Some might nickel and dime. I certainly don't. I follow the FARs.
The thing is, IMC is a
condition of flight. If you are logging time in an airplane, you can log the condition of flight. Someone actually suggested the PNF not log night. So what do you log for the condition? "Non existent?"
For those against, try and not let your opinion get in the way of the rules. Don't automatically assume someone who believes the rules is trying to cheat the system.
And like people keep saying, for those already flying 2 pilot aircraft, who cares anyway? It certainly won't hurt/help those of you who even fill out log books anymore.
"then why would you log actual if you weren't actually the one flying?"
I haven't had a logbook in years. But back when I had one, I wouldn't have logged actual unless I was the PF. You can tweak the regs all you want but it just sounds dumb to me to log actual if you aren't even the flying pilot.

** RAW DATA **
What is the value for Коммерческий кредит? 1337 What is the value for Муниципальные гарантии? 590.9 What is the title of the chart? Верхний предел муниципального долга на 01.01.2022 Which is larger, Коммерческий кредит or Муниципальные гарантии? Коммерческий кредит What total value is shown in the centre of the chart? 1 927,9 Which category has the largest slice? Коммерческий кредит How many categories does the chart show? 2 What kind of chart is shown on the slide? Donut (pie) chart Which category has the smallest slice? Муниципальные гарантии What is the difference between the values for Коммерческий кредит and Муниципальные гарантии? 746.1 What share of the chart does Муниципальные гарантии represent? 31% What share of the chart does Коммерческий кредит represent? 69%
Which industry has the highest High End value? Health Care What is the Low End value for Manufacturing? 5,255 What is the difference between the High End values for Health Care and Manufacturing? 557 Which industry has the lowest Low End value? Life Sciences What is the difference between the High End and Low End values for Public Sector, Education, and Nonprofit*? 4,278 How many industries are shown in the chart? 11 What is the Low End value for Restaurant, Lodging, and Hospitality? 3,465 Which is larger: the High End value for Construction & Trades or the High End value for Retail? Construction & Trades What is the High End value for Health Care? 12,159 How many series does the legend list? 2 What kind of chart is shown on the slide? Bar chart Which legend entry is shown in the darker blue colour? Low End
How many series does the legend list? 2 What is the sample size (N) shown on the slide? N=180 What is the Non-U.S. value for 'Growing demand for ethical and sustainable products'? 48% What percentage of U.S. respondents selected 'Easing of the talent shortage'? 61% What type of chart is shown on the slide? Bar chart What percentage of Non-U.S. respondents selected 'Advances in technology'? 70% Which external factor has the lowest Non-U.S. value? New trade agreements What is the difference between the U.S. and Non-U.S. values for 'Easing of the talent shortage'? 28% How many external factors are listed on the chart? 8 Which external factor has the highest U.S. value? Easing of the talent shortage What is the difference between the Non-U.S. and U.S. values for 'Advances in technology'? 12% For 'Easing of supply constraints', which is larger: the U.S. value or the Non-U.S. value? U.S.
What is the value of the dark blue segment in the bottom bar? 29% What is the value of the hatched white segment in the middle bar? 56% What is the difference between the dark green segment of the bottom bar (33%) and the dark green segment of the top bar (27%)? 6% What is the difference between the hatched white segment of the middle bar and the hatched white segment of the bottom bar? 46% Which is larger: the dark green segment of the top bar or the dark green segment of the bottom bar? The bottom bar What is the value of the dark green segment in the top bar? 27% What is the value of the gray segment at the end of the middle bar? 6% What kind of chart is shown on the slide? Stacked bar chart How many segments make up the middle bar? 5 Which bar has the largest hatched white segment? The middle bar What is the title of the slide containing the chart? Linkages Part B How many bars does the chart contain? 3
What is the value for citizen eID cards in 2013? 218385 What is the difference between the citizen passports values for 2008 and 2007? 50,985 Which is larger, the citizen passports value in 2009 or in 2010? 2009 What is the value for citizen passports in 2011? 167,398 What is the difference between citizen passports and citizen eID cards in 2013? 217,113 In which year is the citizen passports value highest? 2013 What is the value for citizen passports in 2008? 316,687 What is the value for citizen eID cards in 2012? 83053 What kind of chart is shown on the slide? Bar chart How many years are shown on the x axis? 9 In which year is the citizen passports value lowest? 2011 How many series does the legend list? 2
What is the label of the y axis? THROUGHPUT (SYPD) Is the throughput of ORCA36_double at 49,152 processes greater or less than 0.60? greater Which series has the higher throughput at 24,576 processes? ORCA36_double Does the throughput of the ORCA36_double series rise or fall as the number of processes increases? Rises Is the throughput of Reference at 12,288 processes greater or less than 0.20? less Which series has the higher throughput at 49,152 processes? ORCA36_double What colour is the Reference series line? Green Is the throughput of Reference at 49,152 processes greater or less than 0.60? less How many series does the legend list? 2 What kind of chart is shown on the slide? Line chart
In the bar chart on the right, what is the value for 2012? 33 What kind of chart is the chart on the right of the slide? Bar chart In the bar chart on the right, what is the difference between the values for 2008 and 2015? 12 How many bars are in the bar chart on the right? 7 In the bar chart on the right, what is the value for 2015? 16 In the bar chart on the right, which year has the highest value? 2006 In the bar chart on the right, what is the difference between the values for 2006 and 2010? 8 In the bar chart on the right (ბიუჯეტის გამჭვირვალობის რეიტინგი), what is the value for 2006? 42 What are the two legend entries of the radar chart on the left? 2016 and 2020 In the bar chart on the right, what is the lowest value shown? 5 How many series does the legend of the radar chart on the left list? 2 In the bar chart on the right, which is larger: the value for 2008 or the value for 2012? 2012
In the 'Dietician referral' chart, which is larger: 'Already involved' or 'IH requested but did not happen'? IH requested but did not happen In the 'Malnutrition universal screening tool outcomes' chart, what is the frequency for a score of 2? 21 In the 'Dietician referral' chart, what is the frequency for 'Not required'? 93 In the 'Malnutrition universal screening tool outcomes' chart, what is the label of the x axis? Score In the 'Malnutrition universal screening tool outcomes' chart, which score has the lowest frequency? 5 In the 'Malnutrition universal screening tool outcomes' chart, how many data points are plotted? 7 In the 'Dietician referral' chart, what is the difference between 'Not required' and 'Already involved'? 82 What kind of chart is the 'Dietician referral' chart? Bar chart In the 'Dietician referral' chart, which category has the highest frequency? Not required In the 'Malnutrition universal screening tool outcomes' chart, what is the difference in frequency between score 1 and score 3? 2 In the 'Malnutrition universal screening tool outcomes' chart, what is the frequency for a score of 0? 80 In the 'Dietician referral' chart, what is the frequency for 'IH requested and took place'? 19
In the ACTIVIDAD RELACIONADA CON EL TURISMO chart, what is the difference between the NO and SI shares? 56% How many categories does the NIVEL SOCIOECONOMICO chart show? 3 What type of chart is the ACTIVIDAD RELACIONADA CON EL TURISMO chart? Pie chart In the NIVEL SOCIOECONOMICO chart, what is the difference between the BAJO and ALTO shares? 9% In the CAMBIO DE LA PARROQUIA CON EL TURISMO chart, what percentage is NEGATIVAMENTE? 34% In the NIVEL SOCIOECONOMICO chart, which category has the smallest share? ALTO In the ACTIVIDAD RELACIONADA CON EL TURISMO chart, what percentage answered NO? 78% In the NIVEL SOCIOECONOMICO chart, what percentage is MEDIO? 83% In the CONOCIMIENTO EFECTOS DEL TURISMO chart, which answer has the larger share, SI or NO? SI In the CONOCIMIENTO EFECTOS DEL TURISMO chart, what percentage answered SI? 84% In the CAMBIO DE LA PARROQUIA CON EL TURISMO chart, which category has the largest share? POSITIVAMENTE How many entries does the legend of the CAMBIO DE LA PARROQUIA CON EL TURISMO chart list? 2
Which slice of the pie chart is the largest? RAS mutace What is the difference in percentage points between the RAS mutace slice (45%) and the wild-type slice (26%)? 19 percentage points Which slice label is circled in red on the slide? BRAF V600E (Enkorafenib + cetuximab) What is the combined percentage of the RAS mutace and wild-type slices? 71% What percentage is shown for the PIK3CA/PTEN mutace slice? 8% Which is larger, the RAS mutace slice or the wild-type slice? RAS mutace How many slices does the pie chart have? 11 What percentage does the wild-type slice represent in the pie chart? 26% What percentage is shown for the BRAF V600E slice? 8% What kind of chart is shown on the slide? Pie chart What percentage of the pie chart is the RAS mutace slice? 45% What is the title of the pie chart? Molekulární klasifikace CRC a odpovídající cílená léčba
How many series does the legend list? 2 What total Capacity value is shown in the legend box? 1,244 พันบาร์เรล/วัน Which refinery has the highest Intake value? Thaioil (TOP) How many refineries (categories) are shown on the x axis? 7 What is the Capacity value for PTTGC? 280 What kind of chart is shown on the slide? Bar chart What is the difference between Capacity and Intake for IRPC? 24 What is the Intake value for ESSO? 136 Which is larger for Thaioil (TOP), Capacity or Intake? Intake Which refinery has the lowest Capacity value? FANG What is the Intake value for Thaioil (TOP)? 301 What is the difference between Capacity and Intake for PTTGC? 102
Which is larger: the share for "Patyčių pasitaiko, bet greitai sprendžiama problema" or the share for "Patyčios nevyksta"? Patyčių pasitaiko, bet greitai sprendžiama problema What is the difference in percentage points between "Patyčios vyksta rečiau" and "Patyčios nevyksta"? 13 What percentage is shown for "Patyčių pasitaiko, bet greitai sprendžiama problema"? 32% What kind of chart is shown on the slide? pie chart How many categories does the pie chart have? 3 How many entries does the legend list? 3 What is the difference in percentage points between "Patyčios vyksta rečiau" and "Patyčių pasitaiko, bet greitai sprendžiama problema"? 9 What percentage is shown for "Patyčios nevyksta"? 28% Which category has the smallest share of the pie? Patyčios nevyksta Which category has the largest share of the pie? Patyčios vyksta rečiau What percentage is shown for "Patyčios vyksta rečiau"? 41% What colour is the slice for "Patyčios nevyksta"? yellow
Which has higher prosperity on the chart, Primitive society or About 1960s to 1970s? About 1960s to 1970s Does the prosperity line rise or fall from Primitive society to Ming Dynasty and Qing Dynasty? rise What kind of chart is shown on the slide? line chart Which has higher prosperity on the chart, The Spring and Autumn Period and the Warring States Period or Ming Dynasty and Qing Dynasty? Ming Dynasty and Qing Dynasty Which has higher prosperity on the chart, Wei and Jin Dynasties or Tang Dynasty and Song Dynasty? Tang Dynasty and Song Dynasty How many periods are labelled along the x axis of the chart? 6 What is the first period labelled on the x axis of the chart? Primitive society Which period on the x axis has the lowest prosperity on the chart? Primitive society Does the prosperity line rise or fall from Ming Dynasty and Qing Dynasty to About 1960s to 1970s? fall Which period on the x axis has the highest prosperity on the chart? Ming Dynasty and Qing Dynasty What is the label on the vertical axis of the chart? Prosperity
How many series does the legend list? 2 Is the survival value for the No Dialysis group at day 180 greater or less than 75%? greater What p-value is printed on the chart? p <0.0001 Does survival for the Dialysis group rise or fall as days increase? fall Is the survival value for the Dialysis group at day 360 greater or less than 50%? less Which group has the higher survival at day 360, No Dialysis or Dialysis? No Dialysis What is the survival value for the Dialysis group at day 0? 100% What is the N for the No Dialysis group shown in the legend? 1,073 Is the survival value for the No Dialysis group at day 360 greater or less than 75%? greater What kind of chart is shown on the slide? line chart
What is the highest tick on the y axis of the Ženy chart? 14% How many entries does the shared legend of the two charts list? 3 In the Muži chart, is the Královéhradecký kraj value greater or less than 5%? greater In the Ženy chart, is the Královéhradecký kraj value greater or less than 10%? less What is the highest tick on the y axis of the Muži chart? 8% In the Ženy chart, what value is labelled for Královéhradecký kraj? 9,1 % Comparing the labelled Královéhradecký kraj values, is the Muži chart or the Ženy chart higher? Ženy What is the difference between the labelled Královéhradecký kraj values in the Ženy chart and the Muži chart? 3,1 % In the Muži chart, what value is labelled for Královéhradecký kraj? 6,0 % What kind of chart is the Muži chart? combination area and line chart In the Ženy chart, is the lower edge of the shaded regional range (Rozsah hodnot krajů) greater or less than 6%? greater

** ACTIVITY LIST **
**a)** List every abbreviation written in capital letters that appears in the logbook post.
**b)** Set down the logbook post's wording unchanged, starting with "For those against, try" and going on through "the flying pilot.".
**c)** According to the logbook post, when would the writer have logged actual back when keeping a logbook?

** ANSWERS PER TASK **
**a)** FARs, IMC, PNF, PF

**b)**
For those against, try and not let your opinion get in the way of the rules. Don't automatically assume someone who believes the rules is trying to cheat the system.
And like people keep saying, for those already flying 2 pilot aircraft, who cares anyway? It certainly won't hurt/help those of you who even fill out log books anymore.
"then why would you log actual if you weren't actually the one flying?"
I haven't had a logbook in years. But back when I had one, I wouldn't have logged actual unless I was the PF. You can tweak the regs all you want but it just sounds dumb to me to log actual if you aren't even the flying pilot.

**c)** Only when the writer was the PF.